第204話 本物VS贋物

「さて、誇り高き竜の名を騙る贋物を始末するとしよう」


 フラムはそう独り言を呟きながら、竜王剣を片手に歩みを進めていく。

 アース・贋竜フェイクドラゴンとの距離は約五十メートル。既に地贋竜のスキルの射程範囲内である。

 だが、地贋竜は近づいてくるフラムに対して鈍い金色の眼を向けるだけで動く気配はない。

 ルッツが命令を下していないからという理由で地贋竜が動かない訳ではなかった。


 地贋竜が動かない理由。

 それは――本物の竜の気配を嗅ぎ付けていたからである。


 無論、地贋竜が竜の気配を感じ取ったのはフラムだけではなく、イグニスからも同様の気配を感じ取っていた。

 だからこそ紅介とフラムが話し合っていた時、地贋竜はフラムとイグニスを本能的に恐れ、手を出さずにじっとしていたのだった。

 地贋竜の知能は低いが、考え無しに自身よりも強い存在と知っている本物の竜と戦うほど愚かではない。
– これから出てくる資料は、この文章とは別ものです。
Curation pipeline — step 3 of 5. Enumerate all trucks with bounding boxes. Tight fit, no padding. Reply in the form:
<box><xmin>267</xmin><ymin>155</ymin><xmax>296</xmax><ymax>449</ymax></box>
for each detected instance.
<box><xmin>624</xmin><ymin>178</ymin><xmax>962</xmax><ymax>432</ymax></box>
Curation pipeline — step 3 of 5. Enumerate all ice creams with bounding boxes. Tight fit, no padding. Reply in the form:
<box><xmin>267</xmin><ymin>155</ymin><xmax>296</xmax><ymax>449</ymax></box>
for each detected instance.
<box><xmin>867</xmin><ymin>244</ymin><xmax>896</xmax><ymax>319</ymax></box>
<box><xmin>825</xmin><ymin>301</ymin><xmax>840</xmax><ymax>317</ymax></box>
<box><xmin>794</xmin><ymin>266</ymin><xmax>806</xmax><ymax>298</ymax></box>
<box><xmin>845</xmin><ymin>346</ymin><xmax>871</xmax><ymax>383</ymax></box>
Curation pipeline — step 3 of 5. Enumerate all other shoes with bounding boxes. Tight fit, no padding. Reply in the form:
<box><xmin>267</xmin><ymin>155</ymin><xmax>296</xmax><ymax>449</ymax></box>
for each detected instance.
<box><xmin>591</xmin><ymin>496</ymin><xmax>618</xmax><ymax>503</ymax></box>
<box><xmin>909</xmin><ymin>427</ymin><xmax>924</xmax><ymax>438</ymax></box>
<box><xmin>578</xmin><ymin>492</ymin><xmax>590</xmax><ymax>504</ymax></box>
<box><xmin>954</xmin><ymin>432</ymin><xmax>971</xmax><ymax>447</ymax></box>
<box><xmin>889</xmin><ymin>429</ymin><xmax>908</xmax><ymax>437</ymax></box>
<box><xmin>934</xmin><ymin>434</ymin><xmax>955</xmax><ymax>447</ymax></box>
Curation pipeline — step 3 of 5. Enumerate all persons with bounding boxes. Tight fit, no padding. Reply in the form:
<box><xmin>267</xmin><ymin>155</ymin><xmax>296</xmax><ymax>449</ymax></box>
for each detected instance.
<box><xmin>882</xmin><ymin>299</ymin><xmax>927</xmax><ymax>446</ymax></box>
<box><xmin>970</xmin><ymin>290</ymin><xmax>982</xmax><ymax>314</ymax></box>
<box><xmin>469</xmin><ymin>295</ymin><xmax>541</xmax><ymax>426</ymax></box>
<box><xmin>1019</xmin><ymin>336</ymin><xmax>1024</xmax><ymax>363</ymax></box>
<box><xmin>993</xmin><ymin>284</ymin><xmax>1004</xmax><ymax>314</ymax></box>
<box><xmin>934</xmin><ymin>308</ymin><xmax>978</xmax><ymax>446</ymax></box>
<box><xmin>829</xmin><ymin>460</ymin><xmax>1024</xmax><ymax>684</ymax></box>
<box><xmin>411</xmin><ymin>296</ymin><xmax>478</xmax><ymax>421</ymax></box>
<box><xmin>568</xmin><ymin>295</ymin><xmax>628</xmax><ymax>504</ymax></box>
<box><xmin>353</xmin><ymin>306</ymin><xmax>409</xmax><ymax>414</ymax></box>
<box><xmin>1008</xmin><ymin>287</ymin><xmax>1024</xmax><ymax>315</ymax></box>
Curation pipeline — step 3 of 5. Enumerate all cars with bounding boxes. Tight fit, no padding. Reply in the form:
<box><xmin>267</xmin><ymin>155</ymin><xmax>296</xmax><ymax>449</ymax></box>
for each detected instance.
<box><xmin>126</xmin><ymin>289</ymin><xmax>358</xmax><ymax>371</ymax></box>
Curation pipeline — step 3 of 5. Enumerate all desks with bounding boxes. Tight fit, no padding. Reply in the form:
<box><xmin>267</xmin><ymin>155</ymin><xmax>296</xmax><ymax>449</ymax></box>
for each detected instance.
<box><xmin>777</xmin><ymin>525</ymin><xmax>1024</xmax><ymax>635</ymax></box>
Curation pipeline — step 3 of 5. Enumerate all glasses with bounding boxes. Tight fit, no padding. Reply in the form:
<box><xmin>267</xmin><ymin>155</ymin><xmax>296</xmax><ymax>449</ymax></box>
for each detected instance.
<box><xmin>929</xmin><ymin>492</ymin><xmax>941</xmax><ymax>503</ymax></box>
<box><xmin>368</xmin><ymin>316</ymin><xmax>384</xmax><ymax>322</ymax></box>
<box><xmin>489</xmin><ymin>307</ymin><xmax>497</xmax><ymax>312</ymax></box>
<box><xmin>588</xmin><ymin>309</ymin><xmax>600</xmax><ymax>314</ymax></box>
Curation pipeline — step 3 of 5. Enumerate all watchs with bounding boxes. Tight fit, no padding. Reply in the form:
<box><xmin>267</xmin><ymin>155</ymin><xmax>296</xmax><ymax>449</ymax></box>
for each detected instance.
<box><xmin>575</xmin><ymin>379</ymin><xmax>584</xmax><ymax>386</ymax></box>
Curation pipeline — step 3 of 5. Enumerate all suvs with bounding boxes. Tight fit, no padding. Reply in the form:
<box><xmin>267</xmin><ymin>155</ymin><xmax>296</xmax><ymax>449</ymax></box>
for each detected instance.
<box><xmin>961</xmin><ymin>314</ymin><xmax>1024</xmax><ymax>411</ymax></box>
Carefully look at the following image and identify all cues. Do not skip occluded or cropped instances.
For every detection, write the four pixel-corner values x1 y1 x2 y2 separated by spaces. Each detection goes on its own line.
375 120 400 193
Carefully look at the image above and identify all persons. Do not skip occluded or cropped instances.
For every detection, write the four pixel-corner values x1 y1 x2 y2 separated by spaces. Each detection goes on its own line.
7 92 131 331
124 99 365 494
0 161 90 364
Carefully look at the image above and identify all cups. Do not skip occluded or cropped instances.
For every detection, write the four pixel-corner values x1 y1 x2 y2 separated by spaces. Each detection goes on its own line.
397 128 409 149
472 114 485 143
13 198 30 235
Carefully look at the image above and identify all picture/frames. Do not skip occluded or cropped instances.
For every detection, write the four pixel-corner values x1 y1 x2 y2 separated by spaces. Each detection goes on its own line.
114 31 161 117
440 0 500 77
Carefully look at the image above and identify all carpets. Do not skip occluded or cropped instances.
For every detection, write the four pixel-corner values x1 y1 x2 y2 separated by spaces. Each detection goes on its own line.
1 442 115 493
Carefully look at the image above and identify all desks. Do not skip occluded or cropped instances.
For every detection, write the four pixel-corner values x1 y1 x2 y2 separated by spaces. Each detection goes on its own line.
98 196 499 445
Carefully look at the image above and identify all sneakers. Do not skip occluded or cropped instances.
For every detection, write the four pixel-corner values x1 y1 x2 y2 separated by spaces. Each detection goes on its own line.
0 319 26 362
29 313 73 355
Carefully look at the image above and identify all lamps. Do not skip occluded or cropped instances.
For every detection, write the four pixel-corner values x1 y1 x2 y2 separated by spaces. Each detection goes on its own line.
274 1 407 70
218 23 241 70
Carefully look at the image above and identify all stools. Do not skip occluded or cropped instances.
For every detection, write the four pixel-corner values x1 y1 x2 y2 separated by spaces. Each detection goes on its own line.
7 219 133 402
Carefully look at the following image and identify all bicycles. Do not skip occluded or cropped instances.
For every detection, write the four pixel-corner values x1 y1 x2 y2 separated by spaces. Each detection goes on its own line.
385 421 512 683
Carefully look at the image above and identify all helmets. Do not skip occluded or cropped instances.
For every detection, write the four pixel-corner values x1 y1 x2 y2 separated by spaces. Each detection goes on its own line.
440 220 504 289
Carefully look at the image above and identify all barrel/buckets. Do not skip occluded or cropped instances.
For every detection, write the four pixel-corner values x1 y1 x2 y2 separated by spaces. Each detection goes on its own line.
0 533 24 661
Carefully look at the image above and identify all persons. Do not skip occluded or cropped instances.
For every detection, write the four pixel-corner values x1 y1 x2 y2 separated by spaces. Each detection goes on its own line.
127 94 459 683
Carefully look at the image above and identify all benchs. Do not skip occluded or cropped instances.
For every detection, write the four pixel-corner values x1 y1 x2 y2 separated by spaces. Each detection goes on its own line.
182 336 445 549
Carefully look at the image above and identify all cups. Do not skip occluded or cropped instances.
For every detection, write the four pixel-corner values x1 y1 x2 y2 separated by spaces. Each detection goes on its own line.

 仮にルッツに支配されていなかったら地中へと潜り、逃亡を選択していただろう。

 今、逃げ出さずにこの場に留まっているのは、あくまでも自分の意思ではなく、ルッツに支配されているからであった。


『……グウォォ』


 フラムが一歩、二歩と徐々に近づくにつれ、地贋竜は怯えたかのような鳴き声を漏らす。

 戦う前から本能でわかっているのだ。


 ――目の前にいる存在には勝てない、と。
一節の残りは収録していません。